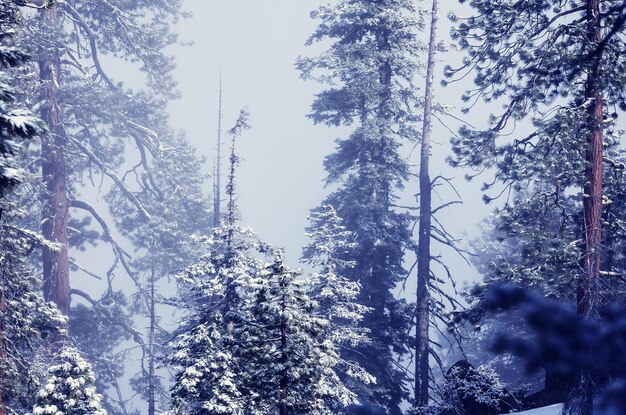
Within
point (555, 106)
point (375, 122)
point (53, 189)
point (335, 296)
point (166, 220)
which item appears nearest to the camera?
point (555, 106)

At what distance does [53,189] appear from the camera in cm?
2341

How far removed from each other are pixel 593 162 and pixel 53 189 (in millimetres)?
21760

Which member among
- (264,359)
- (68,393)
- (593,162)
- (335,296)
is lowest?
(68,393)

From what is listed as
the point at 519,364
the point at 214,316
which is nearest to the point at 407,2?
the point at 214,316

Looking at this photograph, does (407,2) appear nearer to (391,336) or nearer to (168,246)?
(391,336)

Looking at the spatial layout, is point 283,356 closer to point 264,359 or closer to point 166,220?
point 264,359

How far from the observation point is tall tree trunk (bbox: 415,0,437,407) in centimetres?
1783

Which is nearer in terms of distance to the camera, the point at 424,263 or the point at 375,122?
the point at 424,263

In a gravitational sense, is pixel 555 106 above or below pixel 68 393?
above

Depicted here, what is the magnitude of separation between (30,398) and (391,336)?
1252 centimetres

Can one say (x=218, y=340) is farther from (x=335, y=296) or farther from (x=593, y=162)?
(x=593, y=162)

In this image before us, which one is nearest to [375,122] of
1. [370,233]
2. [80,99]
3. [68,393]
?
[370,233]

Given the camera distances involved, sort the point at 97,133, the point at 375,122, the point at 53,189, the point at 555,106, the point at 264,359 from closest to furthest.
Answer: the point at 264,359 < the point at 555,106 < the point at 375,122 < the point at 53,189 < the point at 97,133

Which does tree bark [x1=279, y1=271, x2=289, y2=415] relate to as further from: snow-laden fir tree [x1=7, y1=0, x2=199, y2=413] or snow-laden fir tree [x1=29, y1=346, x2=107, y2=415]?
snow-laden fir tree [x1=7, y1=0, x2=199, y2=413]
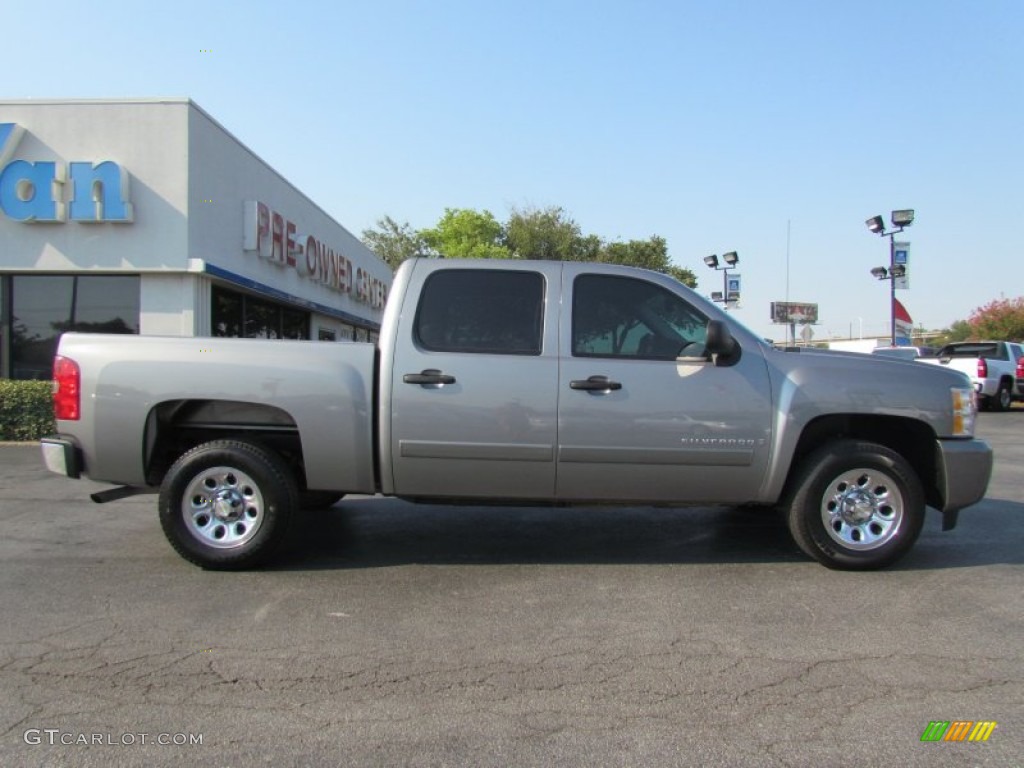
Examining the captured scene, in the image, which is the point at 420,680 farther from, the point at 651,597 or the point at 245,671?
the point at 651,597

==================================================

Copy out the data word for word, from the line containing "Can one say" through to the end of the data, and leave out the pictures.

=== Finished exercise ===
Can one say (x=218, y=340) is farther from (x=335, y=296) or farther from (x=593, y=162)?
(x=593, y=162)

In this image before us, which one is nearest to [375,122] of
1. [370,233]
2. [80,99]
3. [68,393]
?
[370,233]

Given the camera distances involved, sort the point at 97,133, the point at 375,122, the point at 53,189, the point at 555,106, the point at 264,359 from closest to furthest.
Answer: the point at 264,359 < the point at 555,106 < the point at 375,122 < the point at 53,189 < the point at 97,133

Which does tree bark [x1=279, y1=271, x2=289, y2=415] relate to as further from: snow-laden fir tree [x1=7, y1=0, x2=199, y2=413] or snow-laden fir tree [x1=29, y1=346, x2=107, y2=415]?
snow-laden fir tree [x1=7, y1=0, x2=199, y2=413]
Examining the captured scene, in the image, which is the point at 420,680 farther from, the point at 651,597 or the point at 245,671?
the point at 651,597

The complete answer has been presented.